A few aren't happy with my station seeing as I came from omega to Luna. I spent more time trying to win them over. I finally did physically in my wolf form. There is no denying that I could take any of them when they challenged me.

I'm not one for violence but Jamie has shown me that sometimes there is no choice in the matter when I comes to protecting the ones you love.

The pack has grown to be my family. Never would I have thought that I would feel love from others but I do.

Tomorrow night I become one with pack finally.
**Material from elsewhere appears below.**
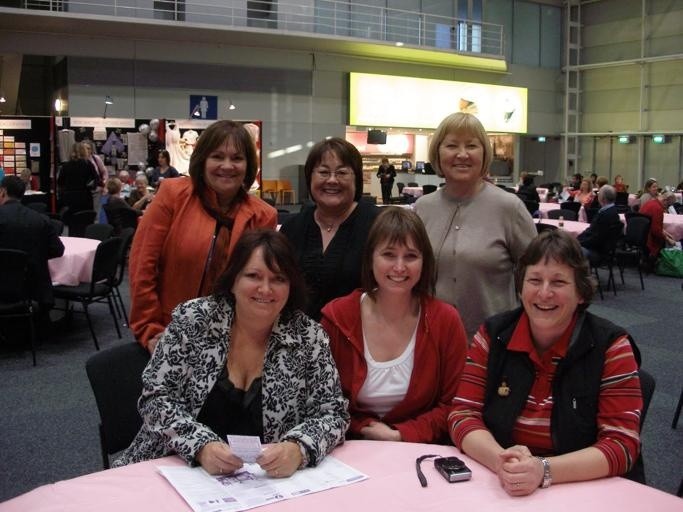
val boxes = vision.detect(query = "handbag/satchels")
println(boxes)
[656,247,683,277]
I will be able to communicate with everyone other then the omegas.

The omegas have become a big part of the pack, they may still do the jobs that others don't want but they know they are important and Jamie and I make sure that they know that. The law she passed while I was out hit me hard. She did it to protect Jean and the others and now we get to make sure other packs as well follow through.

One thing still gets me. Everytime I'm around John and Sam there is something drawing me to them. My wolf is protective but she won't tell me why, I'm not sure she even knows. I can't link John but the funny thing is I can talk to little Sam through this link as Well. Something tells me he will be the future of this pack one day and he will be strong and powerful. He's already with his wolf even though he hasn't shifted yet but that just means he will be very powerful.

Jamie and I still haven't mated yet, even though we have had some very heated moments between us. We always seem to get interrupted. It's starting to really irritate me. My wolf is always on edge when she's around.